• [WHAT YOU ARE ASKED TO DO]
Output only the span of lines that begins at the line containing "Anti-Enlightenment in action" and ends at the last line of the data, both included, exactly as they appear.

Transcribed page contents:

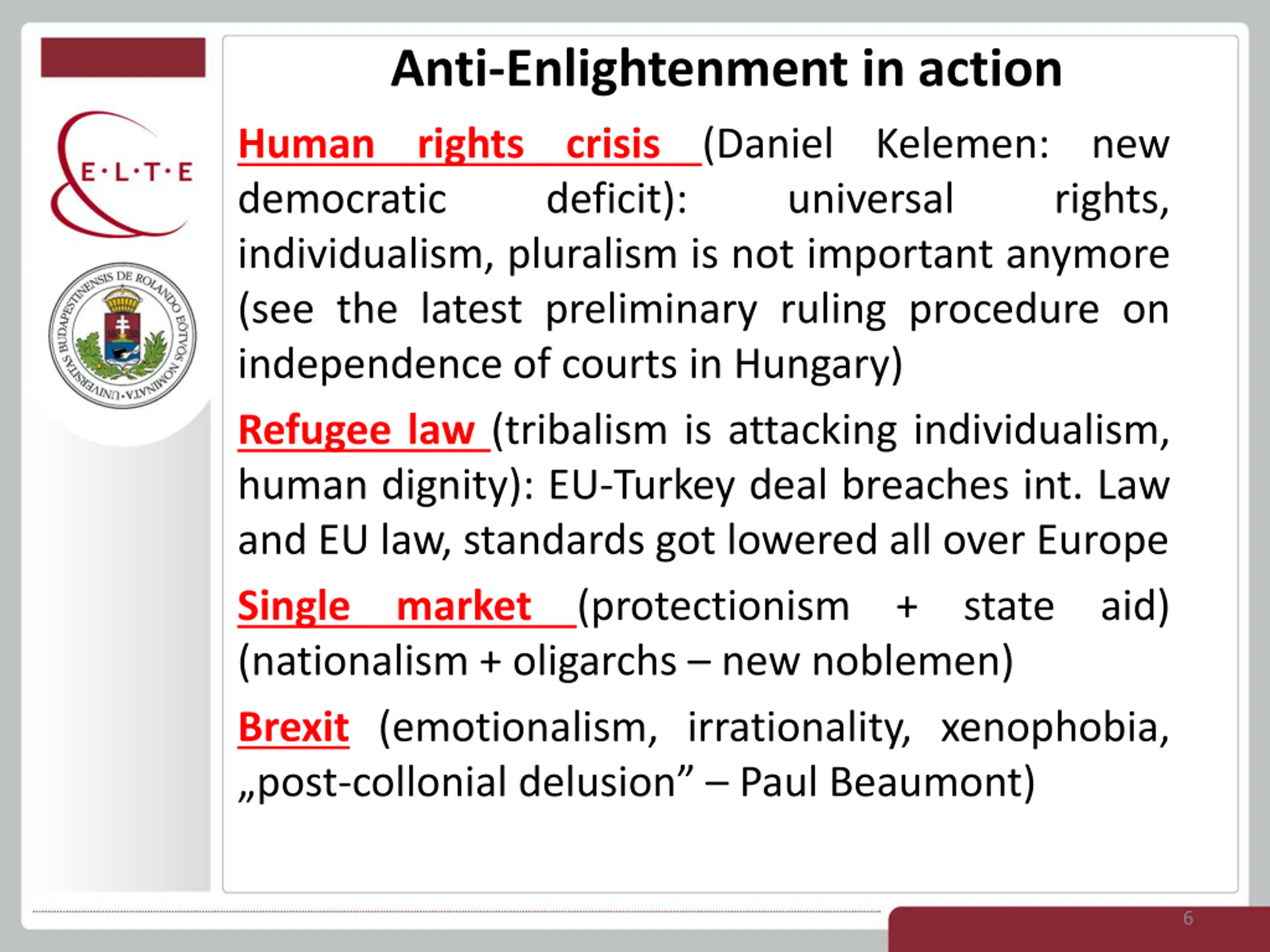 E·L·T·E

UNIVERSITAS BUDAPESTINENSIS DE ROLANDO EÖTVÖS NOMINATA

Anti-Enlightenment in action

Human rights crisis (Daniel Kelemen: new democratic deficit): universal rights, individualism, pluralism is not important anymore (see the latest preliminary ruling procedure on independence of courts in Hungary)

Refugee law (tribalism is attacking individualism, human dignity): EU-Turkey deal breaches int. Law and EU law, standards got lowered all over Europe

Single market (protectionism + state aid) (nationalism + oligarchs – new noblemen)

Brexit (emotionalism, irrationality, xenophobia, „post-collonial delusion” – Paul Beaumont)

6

• [REPLY]
Anti-Enlightenment in action

Human rights crisis (Daniel Kelemen: new democratic deficit): universal rights, individualism, pluralism is not important anymore (see the latest preliminary ruling procedure on independence of courts in Hungary)

Refugee law (tribalism is attacking individualism, human dignity): EU-Turkey deal breaches int. Law and EU law, standards got lowered all over Europe

Single market (protectionism + state aid) (nationalism + oligarchs – new noblemen)

Brexit (emotionalism, irrationality, xenophobia, „post-collonial delusion” – Paul Beaumont)

6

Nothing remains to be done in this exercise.